Speaking about faulty capacitors reminded me of a Toshiba laptop that I repaired in August 2013. This Toshiba laptop belonged to a friend’s landlord – if my friend could get it fixed economically, he could score brownie points – always an advantage to be on good terms with your landlord, especially when the rental climate looks like rents are rising.
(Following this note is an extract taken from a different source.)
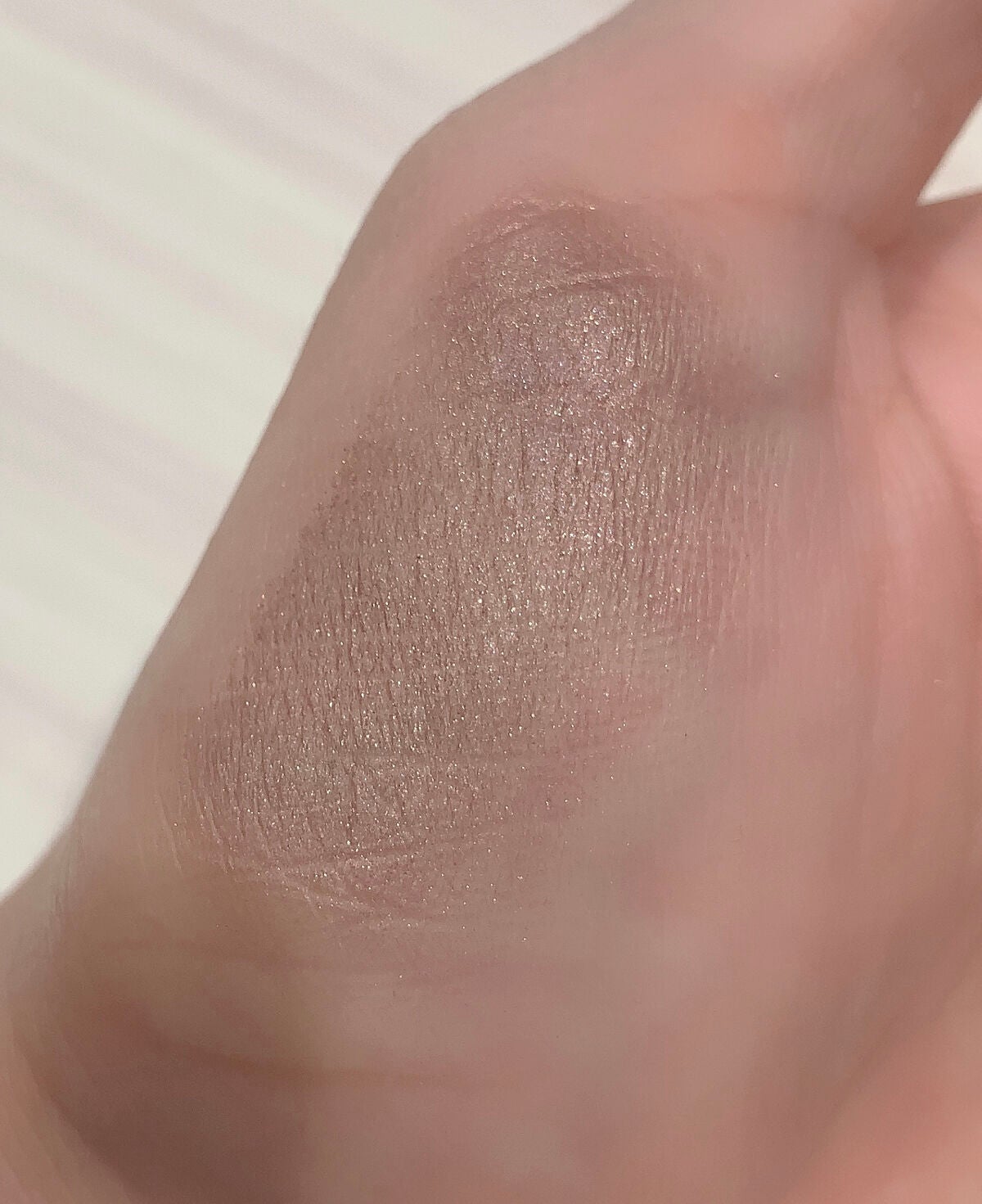 ニュアンスカラー シャドウ/BABYMEE/単色アイシャドウを使ったクチコミ(3枚目)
This is with the laptop taken apart – see the massive amounts of dust in the cpu heatsink heat distributor and fan just above. The laptop would fail to boot and from research on the internet, the cause was a failed capacitor – the rectangular NEC TOKIN inside that metal plate near the bottom left. This capacitor was a bugger to remove – I tried Infrared heating – it just started to cook the plastic top and did not budge. These are often glued down, but because it had a large contact area on the board, it was impossible to remove without more specialized equipment that I don’t have, i.e. dark infrared reworking station with under board heater and good temperature controller.
I had to effective destroy the capacitor piece by piece, layer by layer. Actually capacitors are fragile and easy to destroy especially if I am wielding a scalpel. Eventually it was removed, and I replaced it with four smd capacitors. I had to use a fibreglass pen to remove the green coating from the board in order to do the soldering of the replacement capacitors.
Now a closeup of the board with the replacement capacitors. The motherboard was reassembled in the laptop, after cleaning all the dust, of course – then powered on, and it worked. Total cost to the friend’s landlord was $60 plus a lot of brownie points.
[Note] I have since learned that I could have used my existing infrared rework station by using the under board heater, then heating the capacitor with the infrared, and use my hot-air rework station to add additional heat – to keep the temperature steady. But that comes with a risk of damage to the board due to the heat being there for much longer – my scalpel was much better.